Big business in the Internet space is all about scale. How a business can effectively reach scale without losing its shirt is a pretty obvious indicator of their ability to succeed moving forward. Why do you think there was so much hand wringing over the Groupon numbers recently? Scale is costing money which means they are losing money. Not good.
Well, Twitter wants to do things a little differently and it’s about time. The still mythical revenue bird is getting more attention especially since Twitter and Apple are sharing a nest. So what is Twitter looking to do to pump up the revenue volume? Be just like any other Internet monolith: automate.
Twitter plans to offer an automated ad-buying system for small businesses that should lead to a torrent of new advertising for the platform.
Adam Bain, Twitter’s president of global revenue, says that small businesses now have to go through Twitter’s sales department, which doesn’t have the infrastructure to field all the requests. To meet the need, Twitter plans to roll out a turnkey ad solution “later this year,” Bain tells us.
If this is truly targeted at small business it will be interesting to see just what percentage of them will respond to the self serve model. Google only expects 25% to do so (according to my sources at least) but Google also has real numbers and a long track record in place to help that along.
Twitter on the other hand is still a mostly unknown entity in the ad space. There are legitimate questions about just how many people actually use Twitter v. the number of accounts they claim to have.
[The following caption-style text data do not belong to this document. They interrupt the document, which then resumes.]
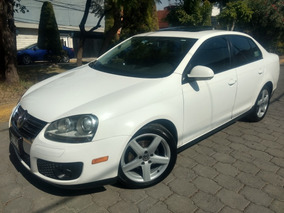 Bora Sport Tiptronic At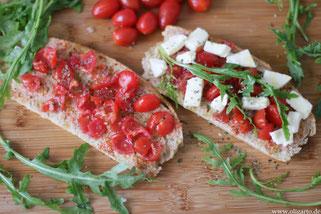 Pane e pomodor Tomatenbrot Oligarto rezepte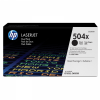Картридж HP 504x CM3530/CP3525 series black max DUAL PACK (CE250XD)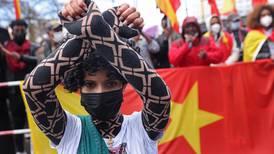 US Senate unanimously calls for Tigray ceasefire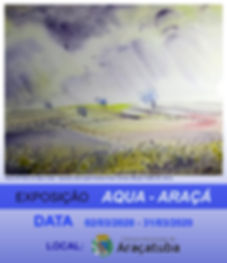 Convite da Aqua-Araçá.jpg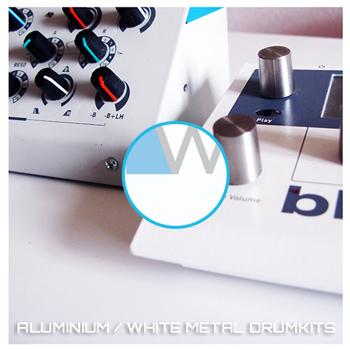 ALUMINIUM / WHITE METAL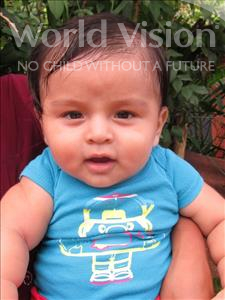Choose a child to sponsor, like this little boy from Maya, Yeferson Alexander age 1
Advertising as a whole on Twitter is so much of a work in progress that one wonders just how much progress they have actually made.
Considering how tough it can be for Google at times to reach the SMB with its culture of online help vs. live human interaction, I would think that Twitter’s road to success with the SMB will be a lot longer and much bumpier.
You get the feeling that Twitter is operating on a “if you build it they will come” attitude but I wouldn’t be so sure. 200 million accounts seems like a big guest list to be sending invitations out to for advertisers but if only a small percentage of those accounts are actually using the service then that racket will be exposed ‘toot sweet’.